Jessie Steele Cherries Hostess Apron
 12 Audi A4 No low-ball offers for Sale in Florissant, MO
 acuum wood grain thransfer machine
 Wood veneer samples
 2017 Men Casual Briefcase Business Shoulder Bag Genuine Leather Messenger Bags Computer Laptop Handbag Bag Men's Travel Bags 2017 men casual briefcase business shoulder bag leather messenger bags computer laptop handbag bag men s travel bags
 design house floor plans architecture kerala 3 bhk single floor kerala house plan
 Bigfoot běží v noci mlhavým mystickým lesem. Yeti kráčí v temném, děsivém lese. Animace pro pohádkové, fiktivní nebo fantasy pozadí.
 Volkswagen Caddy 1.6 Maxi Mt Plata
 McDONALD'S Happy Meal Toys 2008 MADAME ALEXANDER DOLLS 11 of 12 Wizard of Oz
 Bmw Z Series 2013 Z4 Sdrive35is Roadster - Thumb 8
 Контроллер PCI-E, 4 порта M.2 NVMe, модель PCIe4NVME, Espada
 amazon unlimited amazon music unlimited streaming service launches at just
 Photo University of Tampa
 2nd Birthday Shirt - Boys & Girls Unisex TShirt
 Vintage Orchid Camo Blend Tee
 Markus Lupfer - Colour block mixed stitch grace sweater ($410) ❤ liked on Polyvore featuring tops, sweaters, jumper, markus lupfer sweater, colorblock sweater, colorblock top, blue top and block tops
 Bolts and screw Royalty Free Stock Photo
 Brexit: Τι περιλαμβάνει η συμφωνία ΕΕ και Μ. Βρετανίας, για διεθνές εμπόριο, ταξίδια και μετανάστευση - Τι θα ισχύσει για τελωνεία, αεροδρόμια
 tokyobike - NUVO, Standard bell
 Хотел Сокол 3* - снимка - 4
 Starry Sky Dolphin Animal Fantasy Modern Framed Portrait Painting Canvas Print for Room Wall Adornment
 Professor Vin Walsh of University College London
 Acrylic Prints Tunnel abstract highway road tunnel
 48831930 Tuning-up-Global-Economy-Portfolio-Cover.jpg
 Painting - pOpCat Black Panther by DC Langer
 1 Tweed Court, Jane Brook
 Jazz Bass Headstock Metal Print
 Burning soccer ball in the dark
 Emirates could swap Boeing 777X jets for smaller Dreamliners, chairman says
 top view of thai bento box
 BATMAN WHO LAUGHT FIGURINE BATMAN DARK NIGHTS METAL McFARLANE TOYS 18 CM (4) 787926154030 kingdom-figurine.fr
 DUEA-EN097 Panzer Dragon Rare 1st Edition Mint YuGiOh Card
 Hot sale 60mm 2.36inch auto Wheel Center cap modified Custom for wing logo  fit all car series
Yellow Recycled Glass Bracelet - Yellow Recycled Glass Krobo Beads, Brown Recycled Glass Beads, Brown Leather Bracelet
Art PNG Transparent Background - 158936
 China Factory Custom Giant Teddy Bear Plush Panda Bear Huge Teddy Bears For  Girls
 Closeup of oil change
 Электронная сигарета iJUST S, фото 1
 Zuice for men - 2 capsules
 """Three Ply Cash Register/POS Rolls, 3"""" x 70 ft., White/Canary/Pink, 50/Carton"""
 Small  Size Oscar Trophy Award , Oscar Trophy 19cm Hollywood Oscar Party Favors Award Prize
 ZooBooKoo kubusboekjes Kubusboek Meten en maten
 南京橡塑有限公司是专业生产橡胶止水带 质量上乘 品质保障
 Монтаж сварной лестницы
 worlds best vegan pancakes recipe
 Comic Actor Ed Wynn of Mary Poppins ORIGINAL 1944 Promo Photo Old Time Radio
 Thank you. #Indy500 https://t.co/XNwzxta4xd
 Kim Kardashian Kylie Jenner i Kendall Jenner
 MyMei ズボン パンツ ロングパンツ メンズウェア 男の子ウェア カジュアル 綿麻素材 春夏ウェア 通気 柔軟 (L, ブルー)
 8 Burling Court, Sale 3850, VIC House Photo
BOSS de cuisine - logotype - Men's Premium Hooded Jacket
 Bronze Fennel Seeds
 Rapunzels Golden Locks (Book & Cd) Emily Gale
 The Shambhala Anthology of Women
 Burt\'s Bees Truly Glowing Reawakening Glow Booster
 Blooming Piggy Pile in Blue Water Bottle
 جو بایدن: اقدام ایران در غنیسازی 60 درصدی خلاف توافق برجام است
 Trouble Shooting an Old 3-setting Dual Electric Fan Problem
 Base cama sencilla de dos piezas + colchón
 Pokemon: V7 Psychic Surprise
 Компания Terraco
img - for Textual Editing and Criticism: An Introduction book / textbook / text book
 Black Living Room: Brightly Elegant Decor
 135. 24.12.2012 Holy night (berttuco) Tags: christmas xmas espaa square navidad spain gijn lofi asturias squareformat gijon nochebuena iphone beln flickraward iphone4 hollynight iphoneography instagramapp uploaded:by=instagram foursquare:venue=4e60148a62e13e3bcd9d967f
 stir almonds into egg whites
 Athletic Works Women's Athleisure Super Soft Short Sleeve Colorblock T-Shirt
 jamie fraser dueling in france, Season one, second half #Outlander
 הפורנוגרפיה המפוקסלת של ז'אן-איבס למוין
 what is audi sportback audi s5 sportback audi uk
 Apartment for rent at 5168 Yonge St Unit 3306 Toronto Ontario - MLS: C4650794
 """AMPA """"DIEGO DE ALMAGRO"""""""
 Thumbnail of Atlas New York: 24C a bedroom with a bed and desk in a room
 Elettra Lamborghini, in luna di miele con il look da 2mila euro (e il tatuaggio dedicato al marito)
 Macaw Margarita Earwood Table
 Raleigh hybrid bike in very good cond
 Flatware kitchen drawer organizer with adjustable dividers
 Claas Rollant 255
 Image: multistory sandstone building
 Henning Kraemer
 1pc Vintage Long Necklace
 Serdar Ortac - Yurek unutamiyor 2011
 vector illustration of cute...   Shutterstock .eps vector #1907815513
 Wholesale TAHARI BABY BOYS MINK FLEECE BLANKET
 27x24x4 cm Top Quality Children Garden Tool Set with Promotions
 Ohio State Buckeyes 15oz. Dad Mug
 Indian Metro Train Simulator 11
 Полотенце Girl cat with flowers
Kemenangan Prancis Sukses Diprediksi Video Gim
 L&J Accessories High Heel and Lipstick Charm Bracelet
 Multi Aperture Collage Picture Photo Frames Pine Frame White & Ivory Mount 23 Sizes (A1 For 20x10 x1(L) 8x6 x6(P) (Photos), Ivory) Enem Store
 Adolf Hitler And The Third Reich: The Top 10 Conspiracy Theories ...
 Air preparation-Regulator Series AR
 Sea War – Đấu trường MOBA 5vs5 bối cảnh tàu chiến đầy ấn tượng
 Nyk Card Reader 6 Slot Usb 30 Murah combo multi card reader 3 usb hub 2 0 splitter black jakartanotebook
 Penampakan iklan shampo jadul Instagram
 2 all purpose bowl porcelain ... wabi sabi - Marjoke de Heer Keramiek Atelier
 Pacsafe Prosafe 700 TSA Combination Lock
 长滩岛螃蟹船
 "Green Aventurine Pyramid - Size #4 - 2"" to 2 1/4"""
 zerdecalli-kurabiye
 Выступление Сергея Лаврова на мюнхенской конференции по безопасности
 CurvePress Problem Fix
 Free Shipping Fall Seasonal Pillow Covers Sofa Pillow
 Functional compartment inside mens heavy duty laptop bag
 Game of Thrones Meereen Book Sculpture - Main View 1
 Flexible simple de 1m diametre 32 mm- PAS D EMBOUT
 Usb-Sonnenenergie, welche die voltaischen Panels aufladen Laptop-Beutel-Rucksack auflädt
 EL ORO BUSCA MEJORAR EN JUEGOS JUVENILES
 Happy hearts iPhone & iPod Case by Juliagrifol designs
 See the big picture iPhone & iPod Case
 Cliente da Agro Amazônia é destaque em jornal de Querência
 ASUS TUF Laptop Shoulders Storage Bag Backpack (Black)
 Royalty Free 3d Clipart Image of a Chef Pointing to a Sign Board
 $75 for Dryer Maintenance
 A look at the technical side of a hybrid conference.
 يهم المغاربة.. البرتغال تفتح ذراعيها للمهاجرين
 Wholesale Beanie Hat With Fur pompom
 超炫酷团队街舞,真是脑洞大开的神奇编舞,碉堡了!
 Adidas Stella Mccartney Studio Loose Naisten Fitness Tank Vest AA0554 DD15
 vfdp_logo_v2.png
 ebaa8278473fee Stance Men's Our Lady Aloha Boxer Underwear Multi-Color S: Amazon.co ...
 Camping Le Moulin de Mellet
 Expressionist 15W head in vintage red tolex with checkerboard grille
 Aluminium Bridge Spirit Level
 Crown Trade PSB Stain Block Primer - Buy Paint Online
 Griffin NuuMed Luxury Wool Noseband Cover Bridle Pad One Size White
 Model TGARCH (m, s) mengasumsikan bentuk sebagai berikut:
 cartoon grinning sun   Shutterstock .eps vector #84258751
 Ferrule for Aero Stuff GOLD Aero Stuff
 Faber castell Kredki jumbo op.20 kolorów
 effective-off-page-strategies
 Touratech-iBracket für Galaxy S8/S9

TRY IT
Beginning at the first line above, repeat exactly until the line containing "Vintage Orchid Camo Blend Tee", which is included.

EXPECTED OUTPUT
Jessie Steele Cherries Hostess Apron
 12 Audi A4 No low-ball offers for Sale in Florissant, MO
 acuum wood grain thransfer machine
 Wood veneer samples
 2017 Men Casual Briefcase Business Shoulder Bag Genuine Leather Messenger Bags Computer Laptop Handbag Bag Men's Travel Bags 2017 men casual briefcase business shoulder bag leather messenger bags computer laptop handbag bag men s travel bags
 design house floor plans architecture kerala 3 bhk single floor kerala house plan
 Bigfoot běží v noci mlhavým mystickým lesem. Yeti kráčí v temném, děsivém lese. Animace pro pohádkové, fiktivní nebo fantasy pozadí.
 Volkswagen Caddy 1.6 Maxi Mt Plata
 McDONALD'S Happy Meal Toys 2008 MADAME ALEXANDER DOLLS 11 of 12 Wizard of Oz
 Bmw Z Series 2013 Z4 Sdrive35is Roadster - Thumb 8
 Контроллер PCI-E, 4 порта M.2 NVMe, модель PCIe4NVME, Espada
 amazon unlimited amazon music unlimited streaming service launches at just
 Photo University of Tampa
 2nd Birthday Shirt - Boys & Girls Unisex TShirt
 Vintage Orchid Camo Blend Tee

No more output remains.